Le trajet reprend, direction Téhéran, car si le paysage ne défilera que durant une heure vingt-cinq, celui de l’itinéraire diégétique sera en revanche davantage harassant. Sharareh et son mari Kamran, tante et oncle, ne savent quelle conduite adopter face au petit Arshia, dont les parents viennent tous deux de périr dans un accident. Cet évènement dramatique va peu à peu réveiller les malaises latents du couple, envenimer leurs gestes d’une sourde amertume : doivent-ils désormais s’occuper de l’enfant, alors même qu’ils y avaient renoncé des années auparavant du fait de leur handicap, ou plutôt laisser l’orphelin à la charge d’un autre membre de la famille ? La tenue de route s’en ressent, devient aléatoire, Kamran bafouille ses changements de vitesses, klaxonne volontiers, passe ses humeurs sur ceux qui gênent sa conduite, alors que le hasard des nids-de-poule et des ennuis moteur forceront à plusieurs reprises l’arrêt du véhicule.
L’équipée se transforme en un road movie au goût prononcé de cerise, des cadrages serrés d’une caméra fixée sur le capot avant de la voiture se doublent de plans de grands ensembles révélant au sein de multiples lignes de fuites la magnificence des reliefs iraniens. Et tandis que le taciturne Arshia reste silencieusement acculé dans son siège, les échelles de plans proposées offrent la constance de remarquables triptyques suggérant l’idée de recomposition familiale. Toutefois, Morteza Farshbaf épuise rapidement le réservoir vocabulaire d’images-signes à sa disposition, et la réflexivité proprement cinématographique qu’induisait le langage des signes compromet bientôt son intrigue. Cette persévérance envers l’épure engouffre et morfond ces interprètes, certes non-professionnels, dans une vaine pantomime, là où justement Abbas Kiarostami parvenait à s’effacer derrière ses personnages, invoquait la légèreté pour mieux les convier à l’introspection.

Puis une fulgurance, digne cette fois-ci du cinéma de papa, Arshia déverse du coca-cola dans le réservoir à huile du moteur pour le faire serrer, et dérègle par-là même la mécanique lancinante du scénario en recentrant le film sur lui. Arshia embarque seul dans le véhicule d’un dépanneur, et s’ensuit un champ/contrechamp d’une subtile candeur où l’enfant lâche au travers d’une discussion sur la femme soi-disant peu aimante du dépanneur une allégorie dont la brutalité est sans équivoque. À l’instar du jeune héros retrouvé de Ten (2002), Arshia a reconquis avec spontanéité l’usage de la parole.

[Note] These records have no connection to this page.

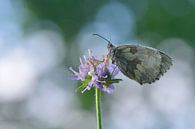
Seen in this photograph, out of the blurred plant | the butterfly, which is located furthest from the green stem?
the butterfly

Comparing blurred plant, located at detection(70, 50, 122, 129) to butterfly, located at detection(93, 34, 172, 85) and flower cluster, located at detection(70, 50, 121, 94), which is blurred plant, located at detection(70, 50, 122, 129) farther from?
butterfly, located at detection(93, 34, 172, 85)

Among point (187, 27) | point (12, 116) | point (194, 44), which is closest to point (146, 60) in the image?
point (187, 27)

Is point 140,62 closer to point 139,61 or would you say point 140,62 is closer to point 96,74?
point 139,61

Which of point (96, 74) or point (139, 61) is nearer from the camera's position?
point (96, 74)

Celui-ci a parfaitement lu sur les lèvres ce que le couple tramait sous ses yeux : il peut désormais pleurer au pied des arbres quand son oncle et sa tante croient qu’il a besoin de faire pipi, comme pacifié de connaître maintenant la vérité.
Morteza Farshbaf parvient sur le tard à filmer l’enfance, car auparavant sa caméra s’est embourbée dans un sillon déjà tracé, qui chemin faisant la fait s’éloigner de la carte pourtant évidente de la tendresse. Querelles est audacieusement introduit et conclu, mais s’appuyant exclusivement sur son dispositif sonore, a institué par le biais du pare-brise de ce sécurisant 4×4 un écran supplémentaire, définitivement opaque, entre eux et nous. À l’inverse, et au-delà de souligner la robustesse de ce modèle mythique, la promiscuité d’une Renault 5 dans Et la vie continue (1991) sublimait l’intimité de cette espace scénographique, déconstruisait la banalité du lieu, et faisait ainsi voler en éclats la barrière cinéma en y renfermant des apothéoses de sincérité. Pourtant rares sont les sourds aussi bien appareillés, aussi bien guidés, et loin des cadres, Querelles pèche probablement dans les certitudes de son réalisateur, qui au gré des entretiens donnés, témoigne d’un désir trop appuyé d’appropriation et d’orientation de son spectateur.

(1) Co-scénariste de Querelles, Anahita Ghazvinizadeh a par ailleurs réalisé en 2011 un court métrage, également sur le thème de l’enfance, intitulé When the Kid was a Kid.